● DIRECTION: Could you print every one of the rows below word for word, without the pictures?

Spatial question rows
++++++
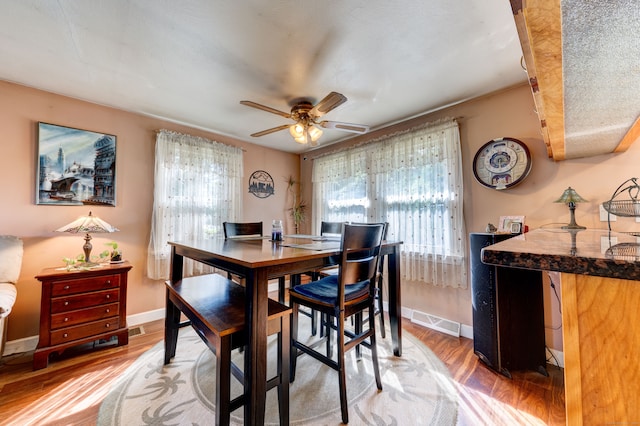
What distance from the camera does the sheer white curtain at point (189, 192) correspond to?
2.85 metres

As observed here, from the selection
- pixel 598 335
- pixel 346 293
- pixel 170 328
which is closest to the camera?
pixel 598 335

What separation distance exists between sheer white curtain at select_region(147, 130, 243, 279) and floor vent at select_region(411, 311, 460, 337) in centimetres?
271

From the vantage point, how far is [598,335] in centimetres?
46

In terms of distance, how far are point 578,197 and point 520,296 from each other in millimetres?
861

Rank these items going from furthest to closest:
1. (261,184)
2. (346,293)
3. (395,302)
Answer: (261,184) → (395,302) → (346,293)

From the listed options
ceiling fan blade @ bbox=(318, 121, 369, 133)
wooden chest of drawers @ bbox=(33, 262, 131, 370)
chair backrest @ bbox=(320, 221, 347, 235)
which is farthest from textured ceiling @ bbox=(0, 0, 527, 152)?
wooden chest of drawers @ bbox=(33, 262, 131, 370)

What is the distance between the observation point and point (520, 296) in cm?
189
++++++
● ANSWER TO THE EXERCISE:
What distance from the camera does the sheer white curtain at point (189, 192) correspond to?
2.85 metres

As observed here, from the selection
- pixel 598 335
- pixel 346 293
- pixel 170 328
which is closest to the camera?
pixel 598 335

What separation distance exists between sheer white curtain at select_region(147, 130, 243, 279) and floor vent at select_region(411, 311, 460, 337) in centimetres?
271

From the vantage point, how far is [598,335] in centimetres?
46

In terms of distance, how far are point 578,197 and point 520,296 from each other in millimetres?
861

Rank these items going from furthest to closest:
1. (261,184)
2. (346,293)
3. (395,302)
Answer: (261,184) → (395,302) → (346,293)

From the listed options
ceiling fan blade @ bbox=(318, 121, 369, 133)
wooden chest of drawers @ bbox=(33, 262, 131, 370)
chair backrest @ bbox=(320, 221, 347, 235)
which is farthest from textured ceiling @ bbox=(0, 0, 527, 152)?
wooden chest of drawers @ bbox=(33, 262, 131, 370)

What is the distance between the observation point and point (520, 296) in cm?
189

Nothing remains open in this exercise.